Step 1 - Pre-Process AddressBase Premium CSV files
A relatively small Python script has been built to process all the ZIP files of CSV - about 5.5Gb. You will also need about 37Gb for the combined CSV output files.
Copy ALL Zip files to a folder - they can be in different sub folders, the script will recursively walk through.
Create an OUTPUT folder that will have the combined OUTPUT CSV files.
Copy the addressbase_csv.ini and Python addressbase_csv_import.py script to a Python folder.

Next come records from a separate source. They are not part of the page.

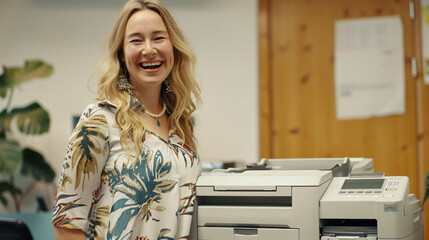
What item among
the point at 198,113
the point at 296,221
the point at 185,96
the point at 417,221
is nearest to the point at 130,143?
the point at 185,96

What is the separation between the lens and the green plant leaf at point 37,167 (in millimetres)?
3307

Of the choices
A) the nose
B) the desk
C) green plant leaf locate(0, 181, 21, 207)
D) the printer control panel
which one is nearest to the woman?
the nose

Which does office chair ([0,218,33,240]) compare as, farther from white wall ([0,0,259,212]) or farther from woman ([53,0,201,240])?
white wall ([0,0,259,212])

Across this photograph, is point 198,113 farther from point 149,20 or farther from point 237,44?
point 149,20

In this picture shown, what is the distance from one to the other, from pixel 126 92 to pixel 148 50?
15 cm

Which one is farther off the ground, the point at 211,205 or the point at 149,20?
the point at 149,20

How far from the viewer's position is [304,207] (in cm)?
142

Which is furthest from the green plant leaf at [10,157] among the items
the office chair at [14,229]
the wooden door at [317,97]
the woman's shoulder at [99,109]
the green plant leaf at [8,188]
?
the woman's shoulder at [99,109]

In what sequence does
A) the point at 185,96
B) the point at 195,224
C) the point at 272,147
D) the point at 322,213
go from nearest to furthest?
1. the point at 322,213
2. the point at 195,224
3. the point at 185,96
4. the point at 272,147

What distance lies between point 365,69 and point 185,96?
1719mm

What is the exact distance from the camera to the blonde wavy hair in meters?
1.50

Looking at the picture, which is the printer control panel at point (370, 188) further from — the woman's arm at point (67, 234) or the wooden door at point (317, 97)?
the wooden door at point (317, 97)

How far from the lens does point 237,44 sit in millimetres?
3314

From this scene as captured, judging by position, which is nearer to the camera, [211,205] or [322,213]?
[322,213]
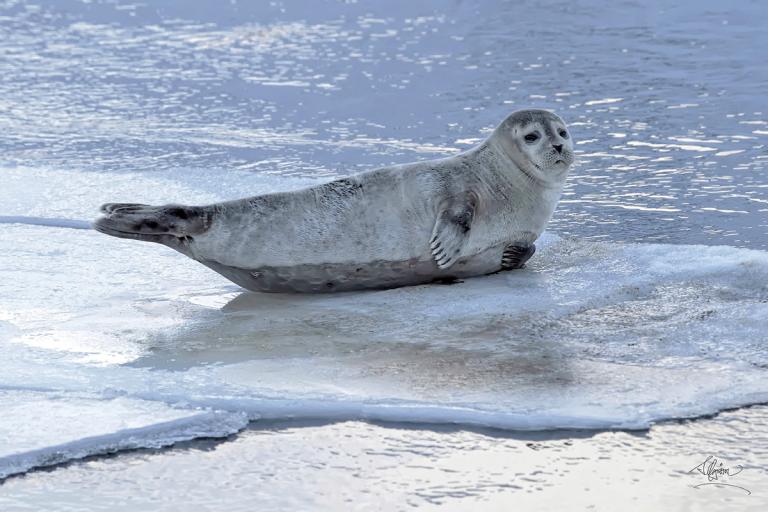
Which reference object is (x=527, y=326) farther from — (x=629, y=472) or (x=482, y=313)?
(x=629, y=472)

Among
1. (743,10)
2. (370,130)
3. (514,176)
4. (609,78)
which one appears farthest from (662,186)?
(743,10)

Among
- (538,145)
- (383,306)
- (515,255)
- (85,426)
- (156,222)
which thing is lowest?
(85,426)

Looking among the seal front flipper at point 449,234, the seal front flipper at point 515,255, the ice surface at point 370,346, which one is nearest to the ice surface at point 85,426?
the ice surface at point 370,346

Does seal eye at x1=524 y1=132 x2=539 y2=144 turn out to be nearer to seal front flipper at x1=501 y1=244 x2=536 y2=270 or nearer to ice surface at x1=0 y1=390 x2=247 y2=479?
seal front flipper at x1=501 y1=244 x2=536 y2=270

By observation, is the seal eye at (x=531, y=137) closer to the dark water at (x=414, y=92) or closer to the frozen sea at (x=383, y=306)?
the frozen sea at (x=383, y=306)

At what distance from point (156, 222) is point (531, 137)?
1438 mm

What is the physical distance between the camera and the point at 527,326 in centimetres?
422

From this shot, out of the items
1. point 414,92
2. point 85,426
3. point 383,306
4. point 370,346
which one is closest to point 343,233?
point 383,306

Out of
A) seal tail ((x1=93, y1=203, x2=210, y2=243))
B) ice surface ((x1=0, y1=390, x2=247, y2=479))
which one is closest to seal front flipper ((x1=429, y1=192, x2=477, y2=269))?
seal tail ((x1=93, y1=203, x2=210, y2=243))

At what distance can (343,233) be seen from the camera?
473 cm

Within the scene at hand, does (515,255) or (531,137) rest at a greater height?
(531,137)

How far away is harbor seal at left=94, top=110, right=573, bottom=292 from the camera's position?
4.72m

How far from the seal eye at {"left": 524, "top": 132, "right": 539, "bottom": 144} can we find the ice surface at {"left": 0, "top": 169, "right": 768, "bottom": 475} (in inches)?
17.8

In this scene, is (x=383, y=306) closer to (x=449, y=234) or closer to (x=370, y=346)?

Edit the addressbase_csv.ini file to specify your dataFolder (point 1) and your outputFolder (point 2)
addressbase_csv.ini
#####
# extractor settings
#####
[data]
# location of the CSV file ZIPs
dataFolder = /home/[user]/addressbase_epoch24
#where to put the output CSV files
outputFolder = /home/[user]/addressbase_epoch24/output
#####
# Notification email settings
#####
[notification]
mailto = [to-email]
gmail_user = [from-email]
gmail_pwd = [password]
smtpserver = [servername]
#####
# Database credentials for database
# which will hold coordinates and metadata
#####
[database]
pgdbname = osmm1231
pghost = [postgresql_server_address]
pgport = [postgresql_server_port]
pguser = [postgresql_username]
pgpassword = [postgresql_password]
Go to a command prompt, navigate to the Python folder and run the following:
python addressbase_csv_import.py
You will now have a folder with the following output files:
Only the files 'Required by iShare' will be created by default. Specify -all to have other output CSV created.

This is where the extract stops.